# TASK REQUIREMENTS
Into which three groups does the passage on cardiac cathepsins sort its autopsy subjects?

# PASSAGE TO READ
Abstract
Cathepsins are the major lysosomal proteases that maintain intracellular homeostasis. Herein, we investigated the alterations in myocardial cathepsin expression during aging, cardiac hypertrophy, and sudden cardiac death (SCD). Cardiac tissue and blood were sampled from autopsy cases. Subjects were classified into three groups: SCD with cardiac hypertrophy (SCH), compensated cardiac hypertrophy (CCH), and control. Immunoblotting was performed for the major cardiac cathepsins and their targets: cathepsin B, D, and L (CTSB/D/L), p62, ATP synthase subunit c (ATPSC), and α-synuclein (ASNC). Immunohistochemical analysis and ELISA using serum samples were performed for CTSD. Cardiac CTSB and CTSD were upregulated with age (r = 0.63 and 0.60, respectively), whereas the levels of CTSL, p62, ATPSC, and ASNC remained unchanged. In age-matched groups, cardiac CTSD was significantly downregulated in SCH (p = 0.006) and CTSL was moderately downregulated in CCH (p = 0.021); however, p62, ATPSC, and ASNC were not upregulated in cardiac hypertrophy. Immunohistochemistry also revealed decreased myocardial CTSD levels in SCH, and serum CTSD levels were relatively lower in SCH cases. Overall, these results suggest that upregulation of cardiac CTSB and CTSD with age may compensate for the elevated proteolytic demand, and that downregulation of CTSD is potentially linked to SCH.
Introduction
The lysosome is a single-membrane cytoplasmic organelle with an acidic pH of approximately 4.0–5.0 and contains over 50 hydrolases [1]. Lysosomal proteolysis is essential for maintaining intracellular homeostasis, and cathepsins (CTSs) are the primary lysosomal proteases. CTSs are categorized into three types on the basis of the amino acid residues in their active site: serine CTSs (CTSA/G), cysteine CTSs (CTSB/C/F/H/K/L/O/S/V/W/X), and aspartic CTSs (CTSD/E) [2]. Alterations in CTS expression have been reported primarily in neurodegenerative diseases: CTSB and CTSD are upregulated in the brain during aging [3], Parkinson’s disease [4], and Alzheimer’s disease [5,6]. In contrast, cardiac CTS levels in heart failure (HF) display phase-dependent changes; CTSD is upregulated in the subacute phase after myocardial infarction and is downregulated in the chronic phase [7,8] and in the final stage of dilated cardiomyopathy [9]. Serum CTS levels are reportedly useful predictors of the prognosis of myocardial infarction [10–12]. However, alterations in cardiac CTS levels during aging and sudden cardiac death (SCD) are yet unclear.

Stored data
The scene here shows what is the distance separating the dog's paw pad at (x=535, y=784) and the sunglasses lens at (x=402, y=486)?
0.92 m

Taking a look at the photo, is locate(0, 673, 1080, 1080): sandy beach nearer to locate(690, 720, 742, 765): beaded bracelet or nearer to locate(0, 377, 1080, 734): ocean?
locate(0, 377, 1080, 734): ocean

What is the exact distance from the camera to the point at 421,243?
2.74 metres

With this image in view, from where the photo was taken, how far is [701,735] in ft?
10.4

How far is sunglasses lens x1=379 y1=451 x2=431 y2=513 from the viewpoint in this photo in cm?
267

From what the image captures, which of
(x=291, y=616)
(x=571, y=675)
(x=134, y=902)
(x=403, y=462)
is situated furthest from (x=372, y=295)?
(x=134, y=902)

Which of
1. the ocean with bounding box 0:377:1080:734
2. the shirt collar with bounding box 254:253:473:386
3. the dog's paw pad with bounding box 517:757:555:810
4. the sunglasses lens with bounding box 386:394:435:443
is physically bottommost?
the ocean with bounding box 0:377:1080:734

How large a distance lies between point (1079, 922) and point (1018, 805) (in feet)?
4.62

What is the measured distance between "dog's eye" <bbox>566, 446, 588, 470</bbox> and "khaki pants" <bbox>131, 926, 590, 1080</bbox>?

--

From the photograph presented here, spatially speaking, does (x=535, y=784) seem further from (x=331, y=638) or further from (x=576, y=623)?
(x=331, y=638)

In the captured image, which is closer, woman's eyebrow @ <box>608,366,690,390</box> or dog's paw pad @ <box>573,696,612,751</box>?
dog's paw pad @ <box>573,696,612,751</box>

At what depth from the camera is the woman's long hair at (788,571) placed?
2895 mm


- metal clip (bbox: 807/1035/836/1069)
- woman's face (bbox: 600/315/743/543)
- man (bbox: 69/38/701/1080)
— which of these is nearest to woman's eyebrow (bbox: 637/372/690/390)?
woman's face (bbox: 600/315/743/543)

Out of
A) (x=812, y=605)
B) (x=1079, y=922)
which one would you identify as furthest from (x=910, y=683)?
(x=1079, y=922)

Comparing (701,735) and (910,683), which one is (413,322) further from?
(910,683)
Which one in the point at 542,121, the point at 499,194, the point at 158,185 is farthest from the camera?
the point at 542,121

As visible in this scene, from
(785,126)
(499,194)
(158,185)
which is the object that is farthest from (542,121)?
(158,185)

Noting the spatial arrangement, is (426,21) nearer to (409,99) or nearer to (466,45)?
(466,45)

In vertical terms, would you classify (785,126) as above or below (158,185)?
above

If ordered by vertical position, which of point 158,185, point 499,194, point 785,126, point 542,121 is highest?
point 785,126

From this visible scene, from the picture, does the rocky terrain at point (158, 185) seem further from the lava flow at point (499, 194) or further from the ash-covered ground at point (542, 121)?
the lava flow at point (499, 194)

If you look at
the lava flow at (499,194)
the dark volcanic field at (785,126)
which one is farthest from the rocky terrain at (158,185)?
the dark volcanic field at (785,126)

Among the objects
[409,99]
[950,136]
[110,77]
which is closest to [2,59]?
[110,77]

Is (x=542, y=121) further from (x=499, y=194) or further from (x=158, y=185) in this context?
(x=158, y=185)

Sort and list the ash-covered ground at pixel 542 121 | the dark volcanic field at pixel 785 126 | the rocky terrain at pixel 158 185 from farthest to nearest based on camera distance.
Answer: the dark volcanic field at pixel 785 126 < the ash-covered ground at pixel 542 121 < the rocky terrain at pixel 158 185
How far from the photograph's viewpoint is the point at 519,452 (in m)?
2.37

# WRITTEN ANSWER
SCD with cardiac hypertrophy (SCH), compensated cardiac hypertrophy (CCH), and control.